▶ **Selected extract**
Discussion:
[Dnsmasq-discuss] Returning SOA for local domains?
Maxim Khitrov
2016-02-04 15:48:56 UTC
Permalink
When you configure a domain as local, meaning that dnsmasq will never
forward queries within that domain, there is no way to configure a
negative cache TTL value since there is no SOA record. As a result, I
frequently run into a problem where I try to ping/access a
non-existent DHCP lease (not acquired yet, forgot to reload dnsmasq,
whatever the reason) and the negative response gets cached locally
using some default TTL, which is much longer than I'd like it to be.
So even after the lease is acquired, I have to either wait several
minutes for the TTL to expire or manually flush the local cache.

Would it make sense to allow domains that are configured as local to
have a SOA record, with the negative cache TTL defaulting to the value
of --local-ttl? A --local-soa option could be added to enable and
control this explicitly.

I've thought about using the built-in authoritative server for this,
but the --auth-server option does not allow me to specify a
non-standard port, so I can't have it listen on 127.0.0.1:54, for
example. I could add another loopback IP, but this is now getting far
too complicated just to get a SOA record returned.

Thoughts?

-Max
Simon Kelley
2016-02-05 21:45:17 UTC
Permalink
Post by Maxim Khitrov
When you configure a domain as local, meaning that dnsmasq will never
forward queries within that domain, there is no way to configure a
negative cache TTL value since there is no SOA record. As a result, I
frequently run into a problem where I try to ping/access a
non-existent DHCP lease (not acquired yet, forgot to reload dnsmasq,
whatever the reason) and the negative response gets cached locally
using some default TTL, which is much longer than I'd like it to be.
So even after the lease is acquired, I have to either wait several
minutes for the TTL to expire or manually flush the local cache.

▶ **Exercise brief**
In the dnsmasq mailing-list thread, what value does Maxim Khitrov propose as the default negative cache TTL for local domains?

▶ **Data excerpt**
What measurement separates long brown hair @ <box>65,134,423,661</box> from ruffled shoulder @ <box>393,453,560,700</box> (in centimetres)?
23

▶ **Complete answer**
The value of --local-ttl.